What you will do
Beginning with the first line of the data below, set down each line exactly through the line that contains "Q: What species is this?".

-- Provided data follows --

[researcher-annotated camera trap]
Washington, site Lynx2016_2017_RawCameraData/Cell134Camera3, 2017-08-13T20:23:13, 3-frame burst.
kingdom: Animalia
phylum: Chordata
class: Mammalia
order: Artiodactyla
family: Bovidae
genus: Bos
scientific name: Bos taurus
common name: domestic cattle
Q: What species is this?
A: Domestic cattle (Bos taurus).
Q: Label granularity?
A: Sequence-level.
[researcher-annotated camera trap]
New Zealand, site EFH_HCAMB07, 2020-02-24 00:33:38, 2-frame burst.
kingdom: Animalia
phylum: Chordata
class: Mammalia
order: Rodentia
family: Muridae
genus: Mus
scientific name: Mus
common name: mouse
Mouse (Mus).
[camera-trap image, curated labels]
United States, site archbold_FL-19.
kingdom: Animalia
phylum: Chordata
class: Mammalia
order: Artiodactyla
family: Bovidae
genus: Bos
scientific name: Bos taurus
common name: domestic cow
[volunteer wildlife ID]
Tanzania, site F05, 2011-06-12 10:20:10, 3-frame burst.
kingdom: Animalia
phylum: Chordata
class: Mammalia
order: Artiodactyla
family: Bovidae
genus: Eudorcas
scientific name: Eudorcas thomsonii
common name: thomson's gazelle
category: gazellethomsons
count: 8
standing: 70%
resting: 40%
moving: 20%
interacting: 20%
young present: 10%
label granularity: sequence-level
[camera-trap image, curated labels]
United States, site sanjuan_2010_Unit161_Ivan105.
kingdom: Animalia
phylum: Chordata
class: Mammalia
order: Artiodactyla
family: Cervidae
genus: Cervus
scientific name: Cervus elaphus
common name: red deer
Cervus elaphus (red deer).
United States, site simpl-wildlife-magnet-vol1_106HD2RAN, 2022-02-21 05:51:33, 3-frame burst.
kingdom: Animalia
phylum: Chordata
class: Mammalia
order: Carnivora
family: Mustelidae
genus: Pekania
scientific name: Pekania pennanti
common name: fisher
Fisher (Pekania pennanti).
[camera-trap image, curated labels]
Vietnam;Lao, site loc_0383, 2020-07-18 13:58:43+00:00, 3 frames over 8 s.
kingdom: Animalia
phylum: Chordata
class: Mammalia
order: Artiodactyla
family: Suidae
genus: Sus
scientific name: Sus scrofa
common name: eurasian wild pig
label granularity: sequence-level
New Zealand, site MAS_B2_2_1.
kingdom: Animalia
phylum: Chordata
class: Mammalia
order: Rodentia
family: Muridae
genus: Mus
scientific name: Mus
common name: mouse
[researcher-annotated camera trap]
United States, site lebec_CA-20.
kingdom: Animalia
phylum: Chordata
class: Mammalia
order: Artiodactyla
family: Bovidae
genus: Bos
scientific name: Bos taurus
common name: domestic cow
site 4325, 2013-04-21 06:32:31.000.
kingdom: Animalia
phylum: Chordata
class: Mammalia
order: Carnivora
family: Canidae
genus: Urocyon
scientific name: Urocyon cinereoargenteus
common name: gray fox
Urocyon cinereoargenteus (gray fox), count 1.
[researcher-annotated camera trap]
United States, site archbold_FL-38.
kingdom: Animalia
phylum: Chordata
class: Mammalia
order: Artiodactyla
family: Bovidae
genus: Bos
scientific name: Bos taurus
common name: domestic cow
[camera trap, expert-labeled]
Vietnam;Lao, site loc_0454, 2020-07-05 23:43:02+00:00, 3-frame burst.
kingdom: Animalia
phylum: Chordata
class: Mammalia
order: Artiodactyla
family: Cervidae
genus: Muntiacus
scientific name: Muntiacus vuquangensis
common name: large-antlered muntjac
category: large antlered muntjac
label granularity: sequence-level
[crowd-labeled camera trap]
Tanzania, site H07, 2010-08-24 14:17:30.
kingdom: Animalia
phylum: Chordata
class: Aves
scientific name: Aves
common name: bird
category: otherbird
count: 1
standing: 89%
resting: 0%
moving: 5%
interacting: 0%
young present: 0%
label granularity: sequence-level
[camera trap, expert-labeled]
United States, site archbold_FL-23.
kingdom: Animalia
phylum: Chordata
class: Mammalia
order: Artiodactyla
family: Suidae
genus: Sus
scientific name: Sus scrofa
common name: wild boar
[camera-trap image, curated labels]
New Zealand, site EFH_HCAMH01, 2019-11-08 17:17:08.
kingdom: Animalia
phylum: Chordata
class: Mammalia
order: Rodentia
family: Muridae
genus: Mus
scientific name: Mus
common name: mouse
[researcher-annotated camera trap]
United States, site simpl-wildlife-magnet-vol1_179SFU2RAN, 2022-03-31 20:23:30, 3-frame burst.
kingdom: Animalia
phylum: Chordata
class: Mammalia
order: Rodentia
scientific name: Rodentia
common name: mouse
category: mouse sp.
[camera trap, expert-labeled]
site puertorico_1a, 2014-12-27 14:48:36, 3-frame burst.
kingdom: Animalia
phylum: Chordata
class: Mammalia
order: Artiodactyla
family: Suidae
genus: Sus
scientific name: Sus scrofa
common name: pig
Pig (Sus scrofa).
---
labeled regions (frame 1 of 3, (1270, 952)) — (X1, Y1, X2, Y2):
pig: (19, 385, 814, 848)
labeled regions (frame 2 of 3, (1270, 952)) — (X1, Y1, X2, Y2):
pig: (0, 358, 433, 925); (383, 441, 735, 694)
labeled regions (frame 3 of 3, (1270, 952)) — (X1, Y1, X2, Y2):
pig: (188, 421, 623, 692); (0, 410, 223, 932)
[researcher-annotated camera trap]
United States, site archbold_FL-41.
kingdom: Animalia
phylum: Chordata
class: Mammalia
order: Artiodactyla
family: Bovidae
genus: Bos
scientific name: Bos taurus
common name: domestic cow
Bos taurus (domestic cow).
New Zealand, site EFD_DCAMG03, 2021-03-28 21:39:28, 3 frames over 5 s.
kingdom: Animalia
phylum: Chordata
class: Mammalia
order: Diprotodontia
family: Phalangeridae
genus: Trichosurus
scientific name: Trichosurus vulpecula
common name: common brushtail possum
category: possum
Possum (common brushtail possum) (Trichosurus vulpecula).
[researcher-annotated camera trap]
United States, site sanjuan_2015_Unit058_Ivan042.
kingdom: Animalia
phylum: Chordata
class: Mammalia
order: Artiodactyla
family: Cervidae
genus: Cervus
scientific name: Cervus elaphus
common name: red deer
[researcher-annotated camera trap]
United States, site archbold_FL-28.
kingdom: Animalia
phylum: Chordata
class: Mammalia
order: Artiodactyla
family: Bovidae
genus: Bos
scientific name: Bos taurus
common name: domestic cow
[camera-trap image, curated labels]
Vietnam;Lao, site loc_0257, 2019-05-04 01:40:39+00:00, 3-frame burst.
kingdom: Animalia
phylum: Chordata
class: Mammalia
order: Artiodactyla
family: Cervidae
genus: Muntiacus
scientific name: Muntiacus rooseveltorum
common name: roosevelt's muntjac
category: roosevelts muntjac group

-- Provided data concluded --

Answer for the task
[researcher-annotated camera trap]
Washington, site Lynx2016_2017_RawCameraData/Cell134Camera3, 2017-08-13T20:23:13, 3-frame burst.
kingdom: Animalia
phylum: Chordata
class: Mammalia
order: Artiodactyla
family: Bovidae
genus: Bos
scientific name: Bos taurus
common name: domestic cattle
Q: What species is this?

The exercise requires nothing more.